After weeks of photos featuring airplanes and wind turbines, this image is much more simple and also serves as the final shot in this series of photos from my trip to Nebraska. This was also, fittingly, the last thing I shot before putting my camera gear away and just focusing on getting back home. I think this was off of Highway 77 but I don’t remember exactly, though it was definitely somewhere in Kansas. From a compositional perspective this is about as simple as you can possibly get: the windmill lining up on the left third of the image, and the grass exactly filling the bottom third. There’s a clear subject, a sense of perspective with the grass in the foreground blurred out due to depth of field, and a wide open sky on the right side. No clouds, no birds, no trees, just a simple shot of a windmill on the prairie. And I like it that way.
While I appreciate the sheer size of the metal wind turbines so prominent across the midwest, there’s something special about a simple windmill–rusty after years of being blasted by the elements–sitting in a grassy field against a deep blue sky that seems distinctly Middle American. This image could have been taken 100 years ago and it would look almost the same, and hopefully 100 years from now this windmill will still be here for future generations to consider.

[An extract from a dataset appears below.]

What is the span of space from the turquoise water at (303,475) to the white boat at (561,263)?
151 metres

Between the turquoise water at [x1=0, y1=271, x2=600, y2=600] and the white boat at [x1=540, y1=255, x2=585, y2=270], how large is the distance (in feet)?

I shot this with my Nikon D500, 70-200 f/2.8 lens, at 200mm with an aperture of f/2.8. Is that lens overkill for such a photo? Maybe, but then again, without the f/2.8 aperture it wouldn’t have the delicious foreground blur that helps you feel like you are part of the photo. Shooting this was a good way of going back to basics, so to speak, and using fancy gear to take a very simple but very effective picture. I hope I can stop and see this windmill again on my next trip to Nebraska, and hopefully people will still see it standing tall for years to come.